UPDATE (Dec. 21, 2020): According to an NPCSC spokesperson, the NPCSC will continue deliberating the draft revision to the Rural Revitalization Promotion Law and the draft Coast Guard law in 2021. These two bills thus will not pass at this NPCSC session.
On Friday, November 27, the Council of Chairpersons took the unusual step of announcing the next NPC Standing Committee (NPCSC) session almost a month in advance. It decided that the 13th NPCSC will convene for its 24th session from December 22 and 26 and tentatively placed a whopping 18 legislative bills on the agenda, including 16 draft laws and 2 draft decisions. There is a little something for everyone: the bills touch on issues ranging from criminal justice to military affairs, from trade and intellectual property to maritime issues. A quick preview of the session follows.
Eight bills return for further review.
First, the draft amendments to the NPC Organic Law [全国人民代表大会组织法] and the NPC Rules of Procedure [全国人民代表大会议事规则] will return for their second review. We expect the NPCSC to submit the two bills to next year’s NPC session for a final review on the last day of its session next month.
Second, the draft Yangtze River Protection Law [长江保护法], draft Criminal Law Amendment (XI) [刑法修正案（十一）], and draft revision to the Juvenile Delinquency Prevention Law [预防未成年人犯罪法] will return for their third review. While all three will most likely pass next month, we would not rule out the possibility of a fourth and final review for the juvenile delinquency bill.
Third, the draft Rural Revitalization Promotion Law [乡村振兴促进法], draft Coast Guard Law [海警法], and draft revision to the National Defense Law [国防法] will also return for a second round of deliberations. All three are likely to pass, but a third and final review for each is also possible.

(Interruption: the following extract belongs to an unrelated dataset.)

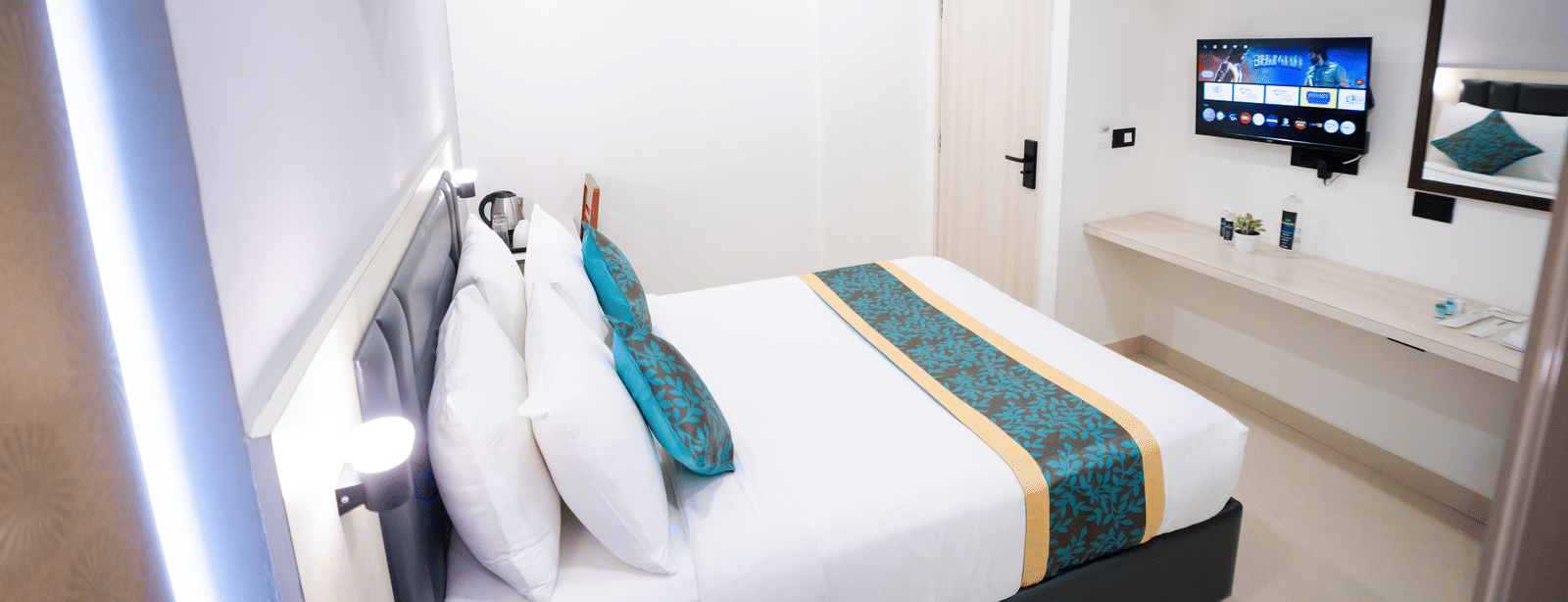 View of a large bed, wall-mounted TV, and mirror at Sunrise Business Hotel, Hyderabad.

We will offer summaries of any bill adopted at the session next month.
The NPCSC will consider eight new bills next month.

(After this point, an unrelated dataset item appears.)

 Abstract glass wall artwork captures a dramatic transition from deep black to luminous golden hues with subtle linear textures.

First, the Council of Chairpersons submitted the following three bills:
- a draft Hainan Free Trade Port Law [海南自由贸易港法], which would provide legal support for the authorities’ plan to turn the Hainan Island into a free trade port;
- a draft Anti–Food Waste Law [反食品浪费法], which comes after Xi Jinping called the issue of food waste in China “shocking and distressing” and stressed the need for legislation and long-term mechanisms to stop food waste; and
- a draft Anti–Organized Crime Law [反有组织犯罪法], which would will likely codify the measures taken during the ongoing campaign to “clear out underworld forces” [扫黑除恶].
Second, the NPC Supervisory and Judicial Affairs Committee submitted a draft Supervisors Law [监察官法]. The so-called “supervisors” [监察官] are the state employees who staff the supervision commissions and exercise the supervisory power—basically, the power to investigate conduct abusing public office and hand out sanctions. This bill would implement an article in the 2018 Supervision Law [监察法] providing that the ranks, appointments and removals, evaluations, and promotions of supervisors are to be separately prescribed by law.

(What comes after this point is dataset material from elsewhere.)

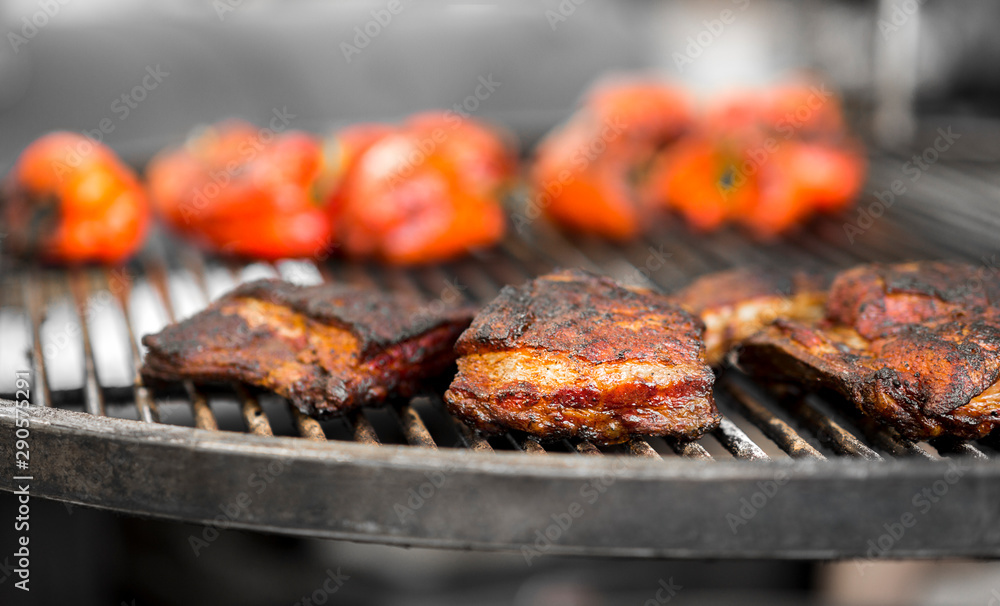 Close up of grilled meat with red pepper outdoor on grid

Third, the State Council submitted a draft revision to the Maritime Traffic Safety Law [海上交通安全法]. This bill would be the first major update of the statute since its enactment in 1983. Together with the pending Coast Guard Law, the bill would lay down rules with implications for China’s maritime claims in the East and South China Seas. A previous version of the draft revision has been criticized for being incompatible in certain aspects with international maritime law.
Finally, the State Council and the Central Military Commission jointly submitted three military-related bills:
- a draft revision to the Military Service Law [兵役法];
- a draft revision to the Military Facilities Protection Law [军事设施保护法]; and
- a draft Law on the Protection of the Status, Rights, and Interests of Military Personnel [军人地位和权益保障法].
Along with the pending National Defense Law revision and the recently enacted Veterans Support Law [退役军人保障法], these bills reflect a concerted effort to update China’s military statutes, with a particular emphasis on offering more protections for China’s servicemembers and veterans.
All these new bills will likely pass after three reviews.
Two draft decisions have also been submitted for review.
The first, submitted by the Council of Chairpersons, is a decision on strengthening the oversight of state assets management. It would likely codify two 2019 official documents on the NPCSC’s oversight of the State Council’s management of state assets. We have discussed the documents in this post.
The second, submitted by the Supreme People’s Court, would create a specialized Hainan Free Trade Port Intellectual Property Court, likely at the intermediate level. It would be China’s fourth intellectual property court, after ones in Beijing, Shanghai, and Guangzhou, established in 2014.
We expect the NPCSC to approve both decisions next month.
Next month, the NPCSC will also adopt a decision to convene the 2021 NPC session. And we expect it to hear a report by the Legislative Affairs Commission on its effort to record and review sub-statutory documents in 2020.
Correction (Nov. 29, 2020): A previous version of this post mistakenly stated that the Council of Chairpersons submitted both draft decisions.